### Work required
Gather every line in the entries below that contains the string "のプロセス", and copy each one out. The match is case-sensitive.

BEGIN Data provided

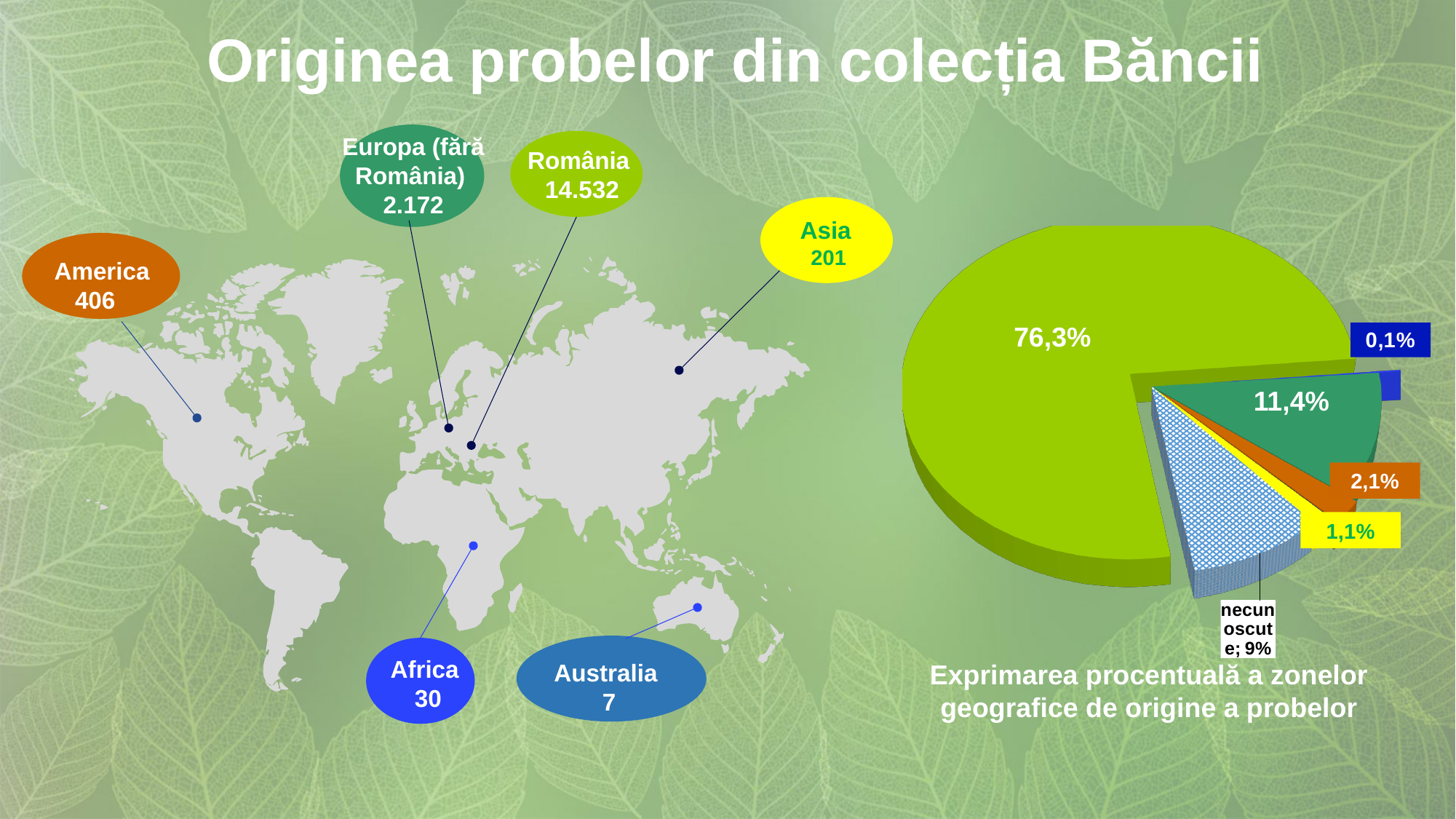
Which is larger in the pie chart: the 0,1% slice or the 1,1% slice? the 1,1% slice What caption is written below the pie chart? Exprimarea procentuală a zonelor geografice de origine a probelor What is the difference between the 2,1% slice and the 1,1% slice in the pie chart? 1,0% What kind of chart is shown on the right side of the slide? pie chart What is the share of the largest slice in the pie chart? 76,3% What colour is the largest slice of the pie chart? green What is the share of the smallest labelled slice in the pie chart? 0,1% Which is larger in the pie chart: the 11,4% slice or the "necunoscute" slice? the 11,4% slice What is the difference between the 76,3% slice and the 11,4% slice in the pie chart? 64,9% What share does the slice labelled "necunoscute" have in the pie chart? 9% Is the largest slice of the pie chart greater or less than 50%? greater How many percentage labels are printed on the pie chart? 6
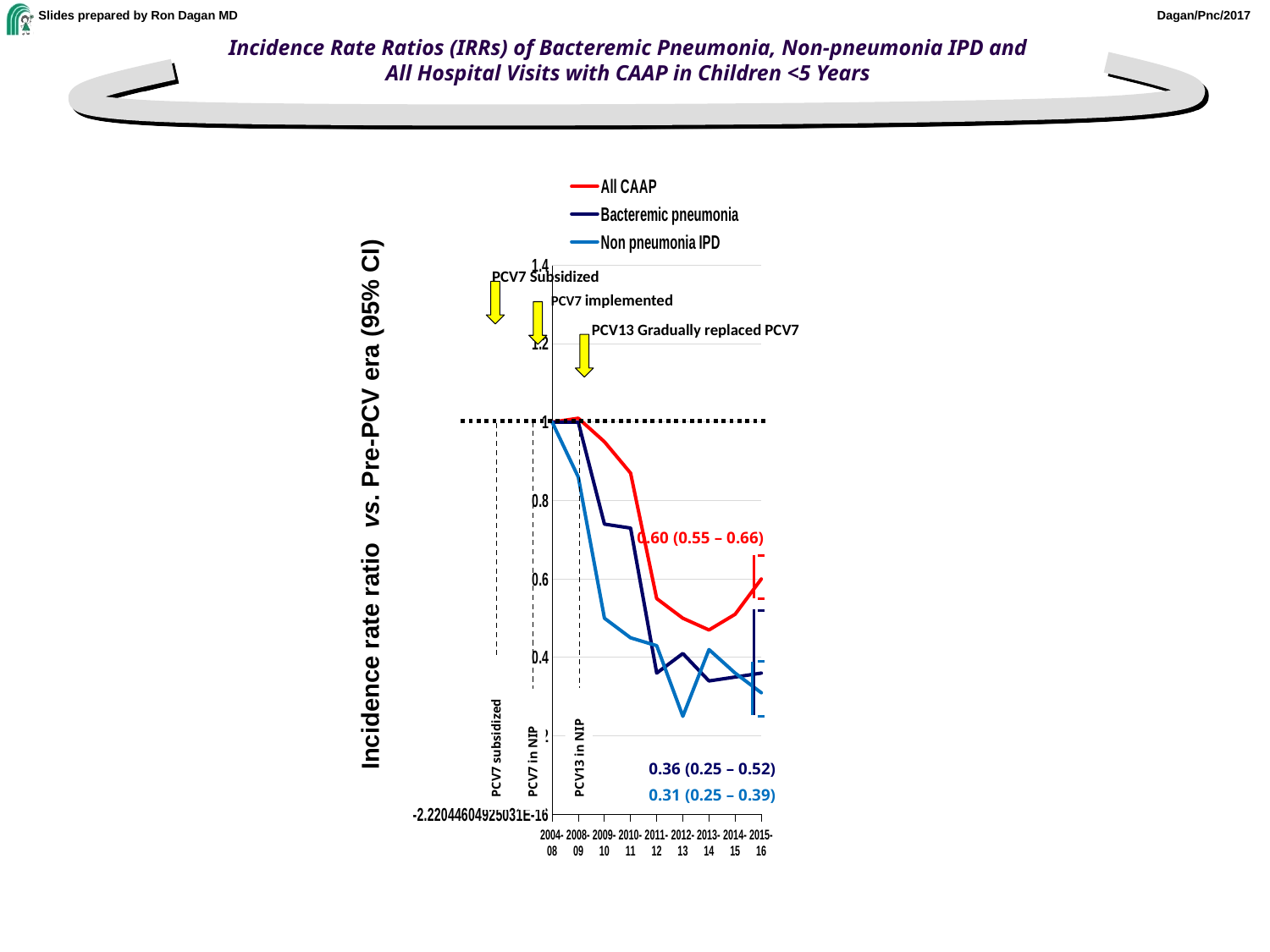
Does the All CAAP line rise or fall from 2004-08 to 2013-14? fall Which series has the lowest incidence rate ratio in 2015-16? Non pneumonia IPD What kind of chart is shown on the slide? line chart What is the incidence rate ratio for Bacteremic pneumonia in 2015-16? 0.36 Is the value for All CAAP in 2010-11 greater or less than 0.8? greater How many series does the legend list? 3 What is the difference between the 2015-16 incidence rate ratios for All CAAP and Non pneumonia IPD? 0.29 Which series has the highest incidence rate ratio in 2015-16? All CAAP How many time periods are shown on the x axis? 9 What colour is the All CAAP line? red What is the incidence rate ratio for All CAAP in 2015-16? 0.60 What is the 95% CI for Non pneumonia IPD in 2015-16? 0.25 – 0.39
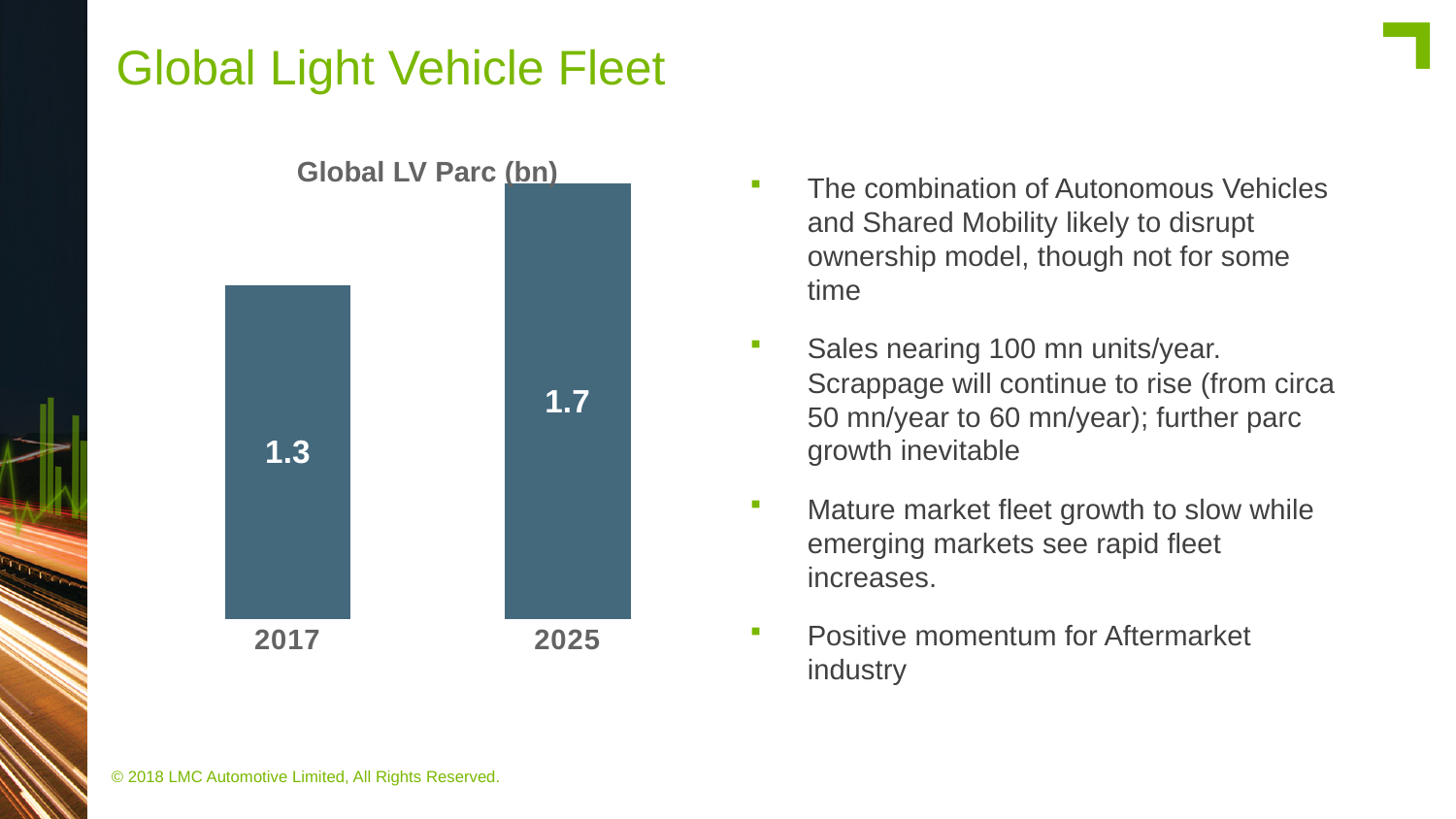
What kind of chart is used to show the Global LV Parc (bn) data? bar chart What unit is indicated in the chart title? bn How many bars are shown in the Global LV Parc (bn) chart? 2 Which year has the lower value in the Global LV Parc (bn) chart? 2017 Is the value for 2025 larger or smaller than the value for 2017 in the Global LV Parc (bn) chart? larger What is the value for 2017 in the Global LV Parc (bn) chart? 1.3 What is the value for 2025 in the Global LV Parc (bn) chart? 1.7 What is the difference between the 2025 and 2017 values in the Global LV Parc (bn) chart? 0.4 What is the title of the chart on the slide? Global LV Parc (bn) Do the values in the Global LV Parc (bn) chart rise or fall from 2017 to 2025? rise Which year has the higher value in the Global LV Parc (bn) chart? 2025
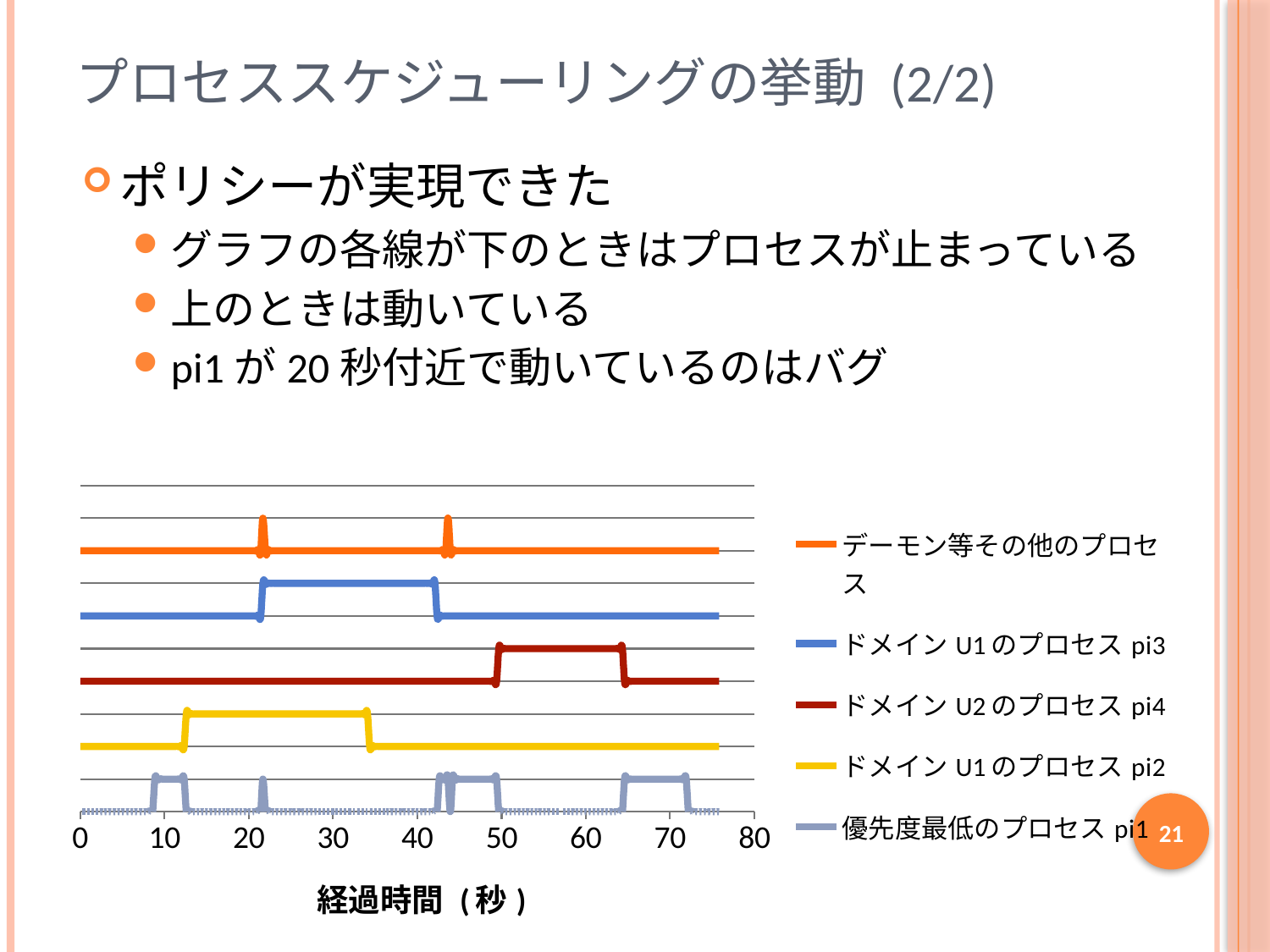
What is the label of the chart's x axis? 経過時間（秒） How many tick labels are shown along the chart's x axis? 9 What kind of chart is shown on the slide? line chart What is the largest value shown on the chart's x axis? 80 Which series in the legend is drawn in blue? ドメイン U1 のプロセス pi3 How many series does the chart's legend list? 5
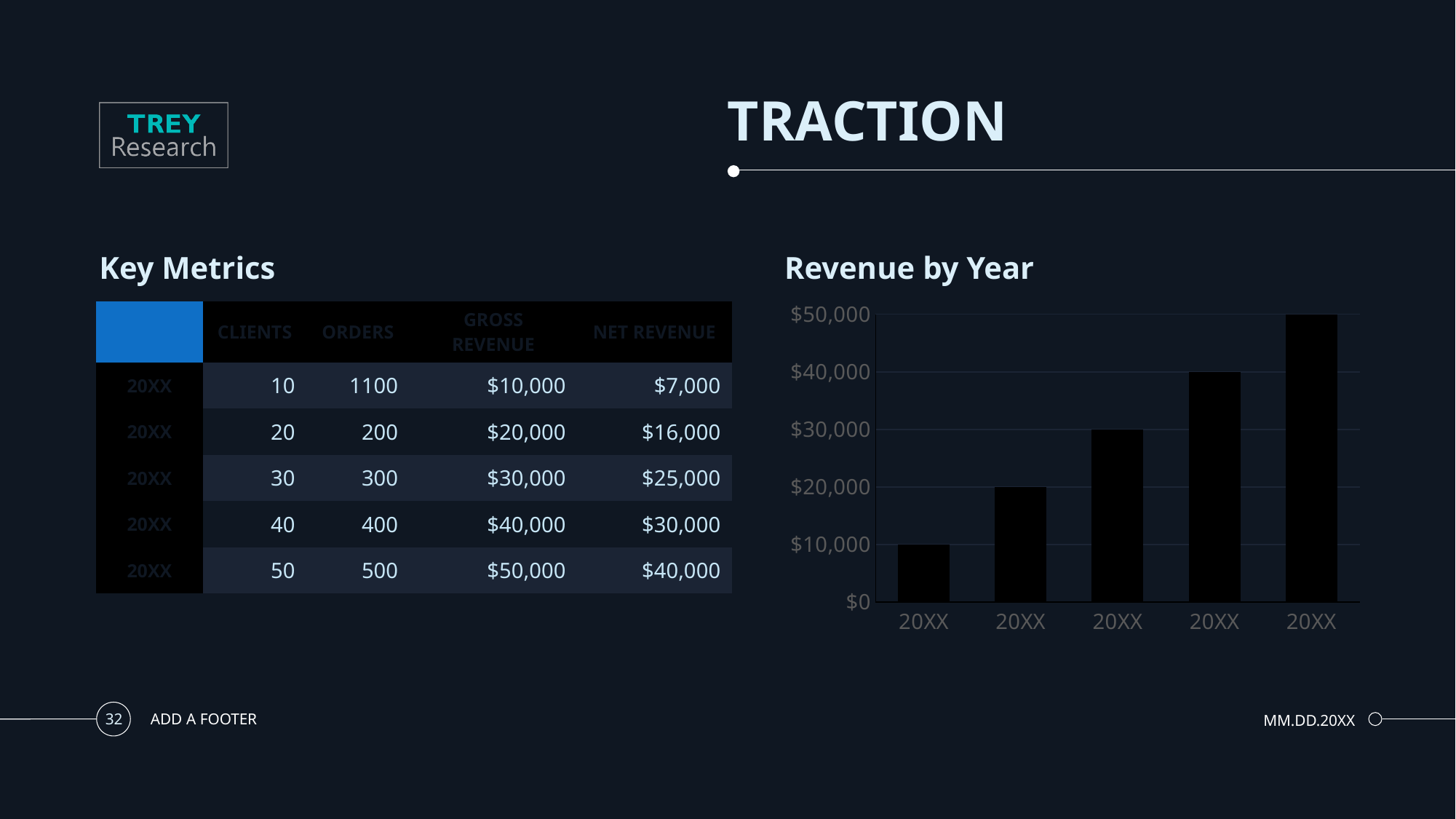
In the Revenue by Year chart, what is the value of the last (rightmost) bar? $50,000 What is the title of the chart on the slide? Revenue by Year In the Revenue by Year chart, which bar is the shortest? the leftmost (first) bar In the Revenue by Year chart, do the values rise or fall from left to right? rise In the Revenue by Year chart, what is the value of the first (leftmost) bar? $10,000 How many bars are plotted in the Revenue by Year chart? 5 In the Revenue by Year chart, which bar is the tallest? the rightmost (fifth) bar In the Revenue by Year chart, is the value of the second bar greater or less than $30,000? less In the Revenue by Year chart, what is the value of the third bar? $30,000 In the Revenue by Year chart, what is the difference between the fifth bar and the first bar? $40,000 In the Revenue by Year chart, is the fourth bar taller or shorter than the second bar? taller What kind of chart is the Revenue by Year chart? bar chart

END Data provided

### Completed exercise
What is the label of the chart's x axis? 経過時間（秒） How many tick labels are shown along the chart's x axis? 9 What kind of chart is shown on the slide? line chart What is the largest value shown on the chart's x axis? 80 Which series in the legend is drawn in blue? ドメイン U1 のプロセス pi3 How many series does the chart's legend list? 5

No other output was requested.